## Document text:
The second stage is where the scheme proposals are put to the meeting or meetings held in accordance with the earlier order and are approved (or not) by the requisite majority in number and 75% in value of those present and voting in person or by proxy.
 
It has become usual practice for the chairman to post a list of the creditors and the corresponding amounts of their admitted claims (for the purposes of voting) at the meeting venue prior to the meeting. After the creditors cast their votes, the chairman will immediately tabulate the results and announce them by the end of the meeting. If the statutory majority is achieved at the meeting(s), the proposed scheme then proceeds to the third stage.
 
The Third Stage
 
The third stage involves an application to the court to obtain the court’s sanction of the scheme. The court must be satisfied of three matters, namely (1) the statutory provisions have been complied with; (2) those who attended the meeting were fairly representative of the class of creditors and that the statutory majority did not coerce the minority; and (3) the scheme is one in which a man of business or an intelligent and honest man, being a member of the class concerned, would reasonably approve.

## Data shown:
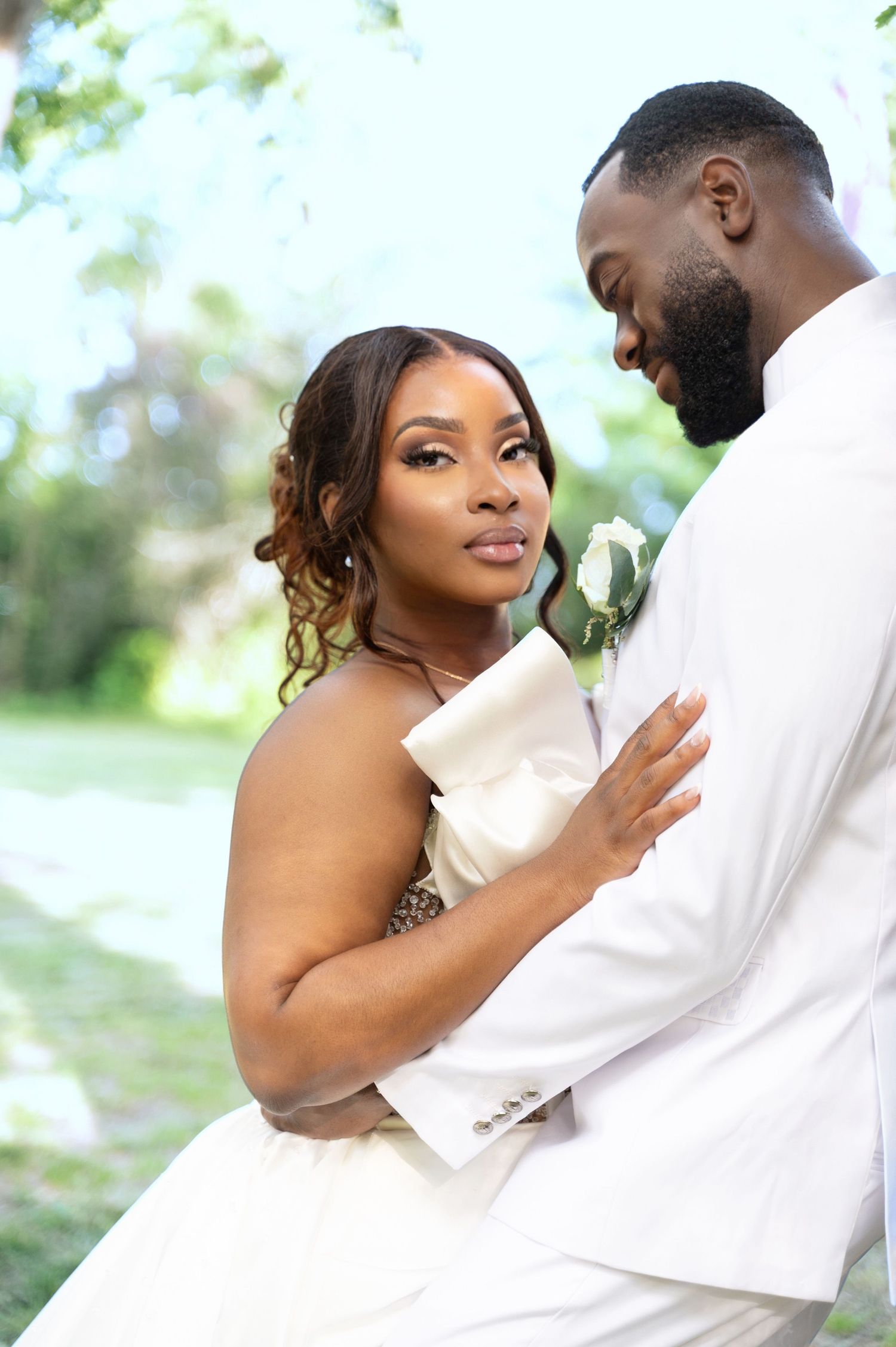 Radiant bride in white off-shoulder dress embracing her groom in a white suit in a sunlit garden.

## Work task 1:
According to the passage on scheme approval, what share in value of those present and voting must approve the scheme proposals?
## Work task 2:
Please repeat the passage on scheme approval between "The second stage" and "the third stage.", inclusive.
The data has no connection to the passage on scheme approval.

## Response 1:
75% in value of those present and voting in person or by proxy.

## Response 2:
The second stage is where the scheme proposals are put to the meeting or meetings held in accordance with the earlier order and are approved (or not) by the requisite majority in number and 75% in value of those present and voting in person or by proxy.
 
It has become usual practice for the chairman to post a list of the creditors and the corresponding amounts of their admitted claims (for the purposes of voting) at the meeting venue prior to the meeting. After the creditors cast their votes, the chairman will immediately tabulate the results and announce them by the end of the meeting. If the statutory majority is achieved at the meeting(s), the proposed scheme then proceeds to the third stage.